**Work instructions**.
- A) According to the Modeller email exchange, where does Modeller read a ligand's connectivity from?
- B) Reproduce the part of the Modeller email exchange that begins at the words "On Wed, Nov" and stops after "for the ligand.", substituting "compound" for "ligand" throughout.
- C) Pick up the Modeller email exchange after its last sentence and write a few more sentences in the same voice.

**Source passage**.
━━━━━━━━

On Wed, Nov 17, 2004 at 05:25:09AM -0500, Youbin Tu wrote: > Thanks for your reply, which help me a lot. > But for my specific situation, the ligand I am trying to use is > phenacetin which did not exist in the template pdb file. Or to say, we > created it so as to make it docked in the active site by using some NMR > restraints. We expected to see some interactions between the ligand and > the active site which will make the active site show a differnt look > from what it is when no ligand is bound.
Yes - if there is no template, you will have to define parameters for the ligand.
> Now I was really confused, if the ligand can not have correct > connectivity, how can we expect to see the interactions between the > ligand and the enzyme?
You misunderstand me. Modeller knows the connectivity - it reads it from the topology file - but it doesn't write it to the final model PDB file, so your PDB viewer cannot read the connectivity.

━━━━━━━━

Records from a data collection:

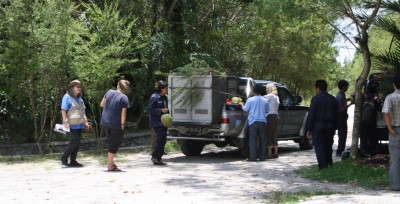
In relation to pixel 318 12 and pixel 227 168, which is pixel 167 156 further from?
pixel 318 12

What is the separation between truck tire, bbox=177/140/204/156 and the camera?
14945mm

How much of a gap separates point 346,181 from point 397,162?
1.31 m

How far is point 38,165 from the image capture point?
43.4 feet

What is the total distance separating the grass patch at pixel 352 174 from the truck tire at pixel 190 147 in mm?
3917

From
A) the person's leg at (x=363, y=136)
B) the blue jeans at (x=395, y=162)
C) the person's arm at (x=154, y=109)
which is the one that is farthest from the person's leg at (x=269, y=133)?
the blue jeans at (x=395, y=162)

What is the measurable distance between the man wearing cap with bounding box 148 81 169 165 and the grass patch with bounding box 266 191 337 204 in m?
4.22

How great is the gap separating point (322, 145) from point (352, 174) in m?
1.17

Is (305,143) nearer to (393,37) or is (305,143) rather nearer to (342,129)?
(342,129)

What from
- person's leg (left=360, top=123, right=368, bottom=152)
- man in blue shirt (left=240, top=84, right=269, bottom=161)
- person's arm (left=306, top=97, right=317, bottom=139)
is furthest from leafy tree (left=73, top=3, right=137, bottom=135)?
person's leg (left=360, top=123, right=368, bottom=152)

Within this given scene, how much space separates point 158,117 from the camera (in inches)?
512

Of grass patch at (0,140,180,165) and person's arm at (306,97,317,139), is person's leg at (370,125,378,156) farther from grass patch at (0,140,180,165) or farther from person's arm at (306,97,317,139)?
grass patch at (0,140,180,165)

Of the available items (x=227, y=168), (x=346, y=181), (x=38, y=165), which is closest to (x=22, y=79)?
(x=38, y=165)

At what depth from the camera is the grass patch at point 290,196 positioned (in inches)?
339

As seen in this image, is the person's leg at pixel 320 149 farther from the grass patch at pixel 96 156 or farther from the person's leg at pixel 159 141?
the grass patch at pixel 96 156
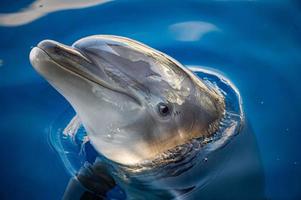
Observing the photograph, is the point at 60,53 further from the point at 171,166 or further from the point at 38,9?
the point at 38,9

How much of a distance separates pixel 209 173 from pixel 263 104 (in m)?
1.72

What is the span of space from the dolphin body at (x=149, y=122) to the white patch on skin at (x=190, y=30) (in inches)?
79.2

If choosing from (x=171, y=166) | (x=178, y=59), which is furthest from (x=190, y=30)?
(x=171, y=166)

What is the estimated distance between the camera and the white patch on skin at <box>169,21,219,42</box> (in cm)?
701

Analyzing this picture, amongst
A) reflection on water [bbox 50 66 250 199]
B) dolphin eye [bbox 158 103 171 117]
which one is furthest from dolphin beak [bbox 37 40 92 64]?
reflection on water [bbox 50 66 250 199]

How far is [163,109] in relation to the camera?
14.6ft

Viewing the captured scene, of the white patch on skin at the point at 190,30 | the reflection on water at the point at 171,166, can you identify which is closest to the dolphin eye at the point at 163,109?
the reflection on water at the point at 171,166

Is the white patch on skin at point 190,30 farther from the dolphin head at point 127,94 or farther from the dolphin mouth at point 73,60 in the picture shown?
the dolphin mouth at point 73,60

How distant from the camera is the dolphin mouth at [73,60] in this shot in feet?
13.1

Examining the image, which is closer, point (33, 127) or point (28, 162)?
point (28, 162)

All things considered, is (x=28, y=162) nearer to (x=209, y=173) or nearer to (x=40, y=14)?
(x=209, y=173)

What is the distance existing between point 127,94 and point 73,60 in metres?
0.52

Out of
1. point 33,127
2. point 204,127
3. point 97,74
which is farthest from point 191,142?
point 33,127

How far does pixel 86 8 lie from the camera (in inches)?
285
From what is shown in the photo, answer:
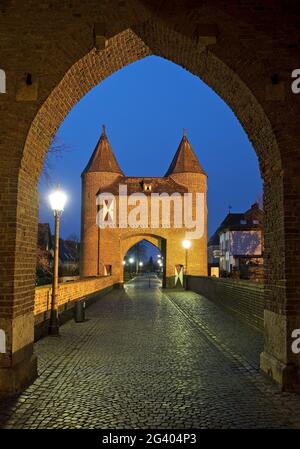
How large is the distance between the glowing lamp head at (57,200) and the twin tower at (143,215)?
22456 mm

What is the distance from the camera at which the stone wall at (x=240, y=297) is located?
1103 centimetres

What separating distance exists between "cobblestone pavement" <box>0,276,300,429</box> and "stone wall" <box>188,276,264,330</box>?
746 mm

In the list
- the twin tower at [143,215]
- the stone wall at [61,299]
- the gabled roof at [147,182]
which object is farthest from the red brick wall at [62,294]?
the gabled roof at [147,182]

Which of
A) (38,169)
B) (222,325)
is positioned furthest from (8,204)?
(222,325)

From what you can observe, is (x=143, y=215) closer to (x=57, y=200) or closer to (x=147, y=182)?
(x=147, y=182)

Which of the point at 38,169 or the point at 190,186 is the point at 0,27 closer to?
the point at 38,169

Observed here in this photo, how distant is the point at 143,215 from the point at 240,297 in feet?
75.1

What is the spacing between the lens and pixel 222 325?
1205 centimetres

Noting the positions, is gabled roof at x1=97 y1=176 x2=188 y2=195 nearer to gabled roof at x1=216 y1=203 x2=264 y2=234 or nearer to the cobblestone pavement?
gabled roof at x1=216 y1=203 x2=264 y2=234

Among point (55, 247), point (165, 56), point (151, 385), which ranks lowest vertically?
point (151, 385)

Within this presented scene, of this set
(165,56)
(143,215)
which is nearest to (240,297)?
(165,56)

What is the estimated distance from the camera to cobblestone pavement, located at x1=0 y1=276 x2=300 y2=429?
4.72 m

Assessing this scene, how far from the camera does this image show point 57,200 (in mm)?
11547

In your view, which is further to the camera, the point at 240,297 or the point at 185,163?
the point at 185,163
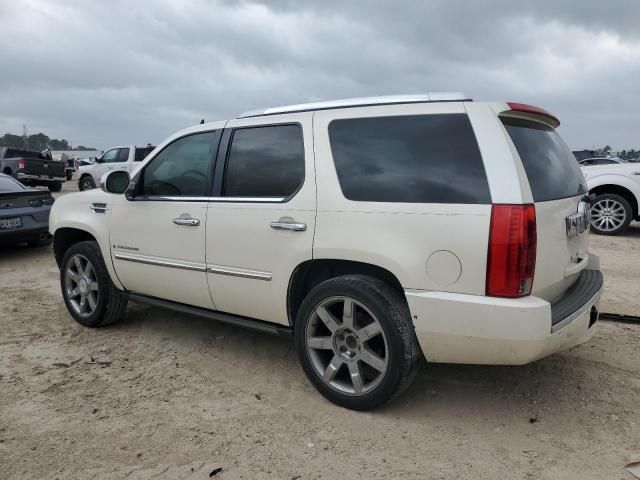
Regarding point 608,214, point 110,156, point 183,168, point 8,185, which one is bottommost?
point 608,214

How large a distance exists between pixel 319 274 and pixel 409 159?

━━━━━━━━

**Answers provided**.
- A) Modeller reads the connectivity from the topology file.

- B)
On Wed, Nov 17, 2004 at 05:25:09AM -0500, Youbin Tu wrote: > Thanks for your reply, which help me a lot. > But for my specific situation, the compound I am trying to use is > phenacetin which did not exist in the template pdb file. Or to say, we > created it so as to make it docked in the active site by using some NMR > restraints. We expected to see some interactions between the compound and > the active site which will make the active site show a differnt look > from what it is when no compound is bound.
Yes - if there is no template, you will have to define parameters for the compound.

- C)
> Again, why the ligand does not show correctly, you know , we build > the phenacetin in Builder module in InsightII and output it as a RTF > file, then append it to the top_heav.lib file.
The RTF file only defines the topology. It doesn't define the parameters. These need to be put into par.lib. This is the case for any molecular mechanics package, not just Modeller.
> Another question is whether does the RTF file provide enough > connectivity information for the ligand?
Certainly. All connectivity for the ligand is included in the RTF (residue topology file) but you need the parameters as well. If InsightII has parameters defined for your ligand, you will need to save them as well, and put them into Modeller's par.lib file.
Note that the topology only defines bonding interactions, i.e. covalent bonds within the ligand or protein. Interactions between the ligand and the protein are non-bonding, and are not described here - you'd use VDW or electrostatic interactions for that.
> Or is it because of the special restraints we applied in MODELLER which > make the connectivity changed?
They won't change your topology, but of course, if you have a bond interaction which clashes with a user restraint, Modeller will try to compromise.